Fig. 1 is an external view schematically showing the entire conventional engine output conversion device, Fig. 2 and the following show embodiments of the present invention, and Fig. 2 is a schematic external view showing the overall connection relationship. , 3rd
The figure is a front view showing the positional relationship of each lever of the fuel pump. FIG. 8 is an output performance curve diagram when the governor lever is operated, and FIG. 9 is an output performance curve diagram when the throttle lever is operated. 1 is the engine, 2 is the fuel pump, 3 is the throttle lever, 4 is the governor lever, 5 is the output converter, 6 is the throttle lever, 8 is the governor lever, 14 and 21 are the set cylinders, and 18 is the throttle drive lever. , 25 is a lever for driving the governor, 26, 26' are springs, 27, 27' are sleeves, 29, 30 are yokes, 35 is a connecting link, 3
8 is a cylinder device, 41 is a switching lever, 45 is an accelerator pedal, and 48 is a governor control lever. Figure 1 Figure 2 Figure 3 Figure 4 Figure 5 Figure 6 Figure 7 Figure 8 Figure 9

Claims (1)

[Claims] 1 A governor lever that connects the throttle lever 6 that connects to the throttle lever 3 of the fuel pump 2 of the engine 1 and the throttle drive lever 18 that connects to an accelerator member such as an accelerator pedal 45 on the vehicle body, and also connects the governor lever 4. 8 and a governor drive lever 25 connected to a control member such as a governor control lever 48 on the vehicle body side, the sleeves 27 and 27' are connected to springs 26 and 26, respectively.

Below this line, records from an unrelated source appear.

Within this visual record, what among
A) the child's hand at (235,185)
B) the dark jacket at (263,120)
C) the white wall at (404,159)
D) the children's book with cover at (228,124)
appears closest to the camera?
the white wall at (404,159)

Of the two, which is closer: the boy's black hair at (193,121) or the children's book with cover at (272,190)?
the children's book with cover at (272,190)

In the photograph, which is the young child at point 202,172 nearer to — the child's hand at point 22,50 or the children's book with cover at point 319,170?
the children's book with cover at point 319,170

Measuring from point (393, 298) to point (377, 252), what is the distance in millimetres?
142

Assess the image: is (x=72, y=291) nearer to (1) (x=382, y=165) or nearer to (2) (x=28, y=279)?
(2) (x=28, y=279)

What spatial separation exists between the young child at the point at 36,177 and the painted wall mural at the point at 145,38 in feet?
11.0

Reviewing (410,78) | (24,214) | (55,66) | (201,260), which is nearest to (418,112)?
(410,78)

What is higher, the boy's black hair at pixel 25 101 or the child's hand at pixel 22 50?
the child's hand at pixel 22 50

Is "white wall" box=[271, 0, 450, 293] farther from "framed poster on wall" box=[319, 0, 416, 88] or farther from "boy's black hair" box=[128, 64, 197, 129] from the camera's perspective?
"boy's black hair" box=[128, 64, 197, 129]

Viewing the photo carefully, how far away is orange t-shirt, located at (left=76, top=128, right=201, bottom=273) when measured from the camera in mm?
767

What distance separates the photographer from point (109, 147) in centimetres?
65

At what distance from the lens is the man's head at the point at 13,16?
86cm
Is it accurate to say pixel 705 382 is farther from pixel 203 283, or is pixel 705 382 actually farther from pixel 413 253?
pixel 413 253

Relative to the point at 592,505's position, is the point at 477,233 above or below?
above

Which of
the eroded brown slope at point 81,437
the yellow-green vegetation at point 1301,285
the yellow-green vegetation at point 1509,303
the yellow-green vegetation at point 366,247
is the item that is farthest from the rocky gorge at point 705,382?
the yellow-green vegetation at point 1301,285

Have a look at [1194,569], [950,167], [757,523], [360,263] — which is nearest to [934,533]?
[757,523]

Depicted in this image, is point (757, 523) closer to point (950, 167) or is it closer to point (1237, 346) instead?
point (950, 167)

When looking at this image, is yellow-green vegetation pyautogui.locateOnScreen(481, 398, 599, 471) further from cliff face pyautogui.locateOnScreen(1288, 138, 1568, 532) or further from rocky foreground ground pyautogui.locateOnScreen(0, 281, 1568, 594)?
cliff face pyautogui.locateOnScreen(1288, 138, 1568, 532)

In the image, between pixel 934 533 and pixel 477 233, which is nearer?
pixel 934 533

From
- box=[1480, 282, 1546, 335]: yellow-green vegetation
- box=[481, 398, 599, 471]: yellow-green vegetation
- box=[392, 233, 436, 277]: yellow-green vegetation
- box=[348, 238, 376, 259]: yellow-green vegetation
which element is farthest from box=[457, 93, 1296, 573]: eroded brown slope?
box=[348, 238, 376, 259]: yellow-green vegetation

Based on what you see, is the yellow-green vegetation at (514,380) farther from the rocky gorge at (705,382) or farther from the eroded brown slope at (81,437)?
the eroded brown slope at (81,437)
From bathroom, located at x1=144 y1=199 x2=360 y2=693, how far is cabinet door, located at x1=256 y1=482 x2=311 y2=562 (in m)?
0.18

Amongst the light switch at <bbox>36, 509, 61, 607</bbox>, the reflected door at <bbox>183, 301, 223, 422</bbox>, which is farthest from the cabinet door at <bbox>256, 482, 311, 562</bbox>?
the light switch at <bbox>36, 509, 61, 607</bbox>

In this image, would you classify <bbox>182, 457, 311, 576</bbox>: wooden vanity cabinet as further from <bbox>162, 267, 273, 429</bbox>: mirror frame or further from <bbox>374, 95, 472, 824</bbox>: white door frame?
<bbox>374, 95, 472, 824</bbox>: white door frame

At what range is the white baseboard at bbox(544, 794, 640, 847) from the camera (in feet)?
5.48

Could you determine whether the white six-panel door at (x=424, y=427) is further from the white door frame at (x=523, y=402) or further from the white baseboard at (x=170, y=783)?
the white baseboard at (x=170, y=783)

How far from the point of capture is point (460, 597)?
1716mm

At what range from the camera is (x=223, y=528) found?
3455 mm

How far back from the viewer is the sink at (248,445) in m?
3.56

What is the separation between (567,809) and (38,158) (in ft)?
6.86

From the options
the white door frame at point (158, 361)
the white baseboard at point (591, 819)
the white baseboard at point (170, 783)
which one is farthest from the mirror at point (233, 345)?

' by moving the throttle lever 3 and governor lever 4 by a predetermined stroke through the throttle lever 6 and governor lever 8, respectively, to a predetermined position regardless of the movement of the accelerator member and the control member. The yokes 29, 30 are connected via the throttle set cylinder 14 and the governor set cylinder 21 to be set, and are engaged with the sleeves 27, 27' of the set cylinders 14, 21 to move them. A cylinder device 38 is connected to the connecting link 35 so that when one operates in the set direction, the other is in the return position, and this connecting link 35 is connected to the switching operation of the switching lever 41 of the auxiliary transmission to extend and contract. An engine output conversion device characterized in that the output conversion device 5 is connected to the engine 1 to form an output conversion device 5, and the output conversion device 5 is mounted on the engine 1 side.